India Indigenous People Adani Ports
Residents fear Adani quarries will destroy heritage and trigger landslides
Mar 26, 2021

An Adani port development in the south-western Indian state of Kerala has been beset by delays, court actions, inquiries, government penalties and protests. Construction of the port’s massive breakwater requires millions of tonnes of rock sourced from the hinterland. However, a local movement has developed against new quarries that threaten ancient heritage sites, natural features, rainforests and the stability of the ground itself in an area prone to deadly landslides.

Completion of Adani’s troubled port re-development at Vizhinjam is well over a year behind schedule. The Adani Group has blamed natural disasters and a shortage of rock for the harbour’s new breakwater.

In January 2020, it was reported that a government committee had called for completion of the project within six months, ruling out further extensions to the deadline. The Committee had conducted an inspection of the port site after Adani failed to finish the project in December 2019. The Committee observed that only 600 m of the proposed 3.1-km breakwater had been constructed. The Adani Group said it needed seven million tonnes of rock to complete the project, blaming the delay on a scarcity of suitable rocks. It said that the government had failed to approve sufficient quarries in the state of Kerala and demanded the issuing of more quarry licences.

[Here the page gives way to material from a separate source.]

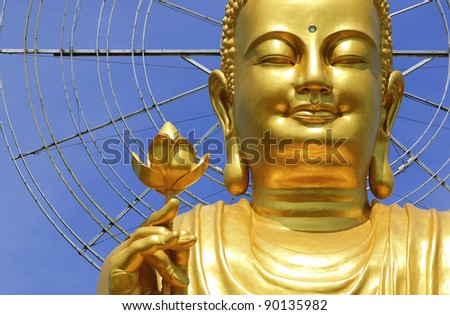 Big Golden Buddha with Lotus Flower  at Da Lat, Vietnam - stock photo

In response, the committee proposed to allow accelerated rock quarrying for the port construction and suggested that a panel headed by the chief minister and senior government officials should convene a meeting in this regard.

The issue of quarrying in the hilly, forested and populated region inland of the port is a vexed one. In November 2020, Mongabay reported on landslides and fatalities caused by quarrying in the area. Recent developments indicate that Adani’s Vizhinjam port development is a major driver of this damaging form of exploitation.

In 2019, it was reported that the government had issued 19 quarry permits to Adani in Kerala. However, following the August 2019 floods, the state government temporarily banned quarrying in the state fearing further landslides.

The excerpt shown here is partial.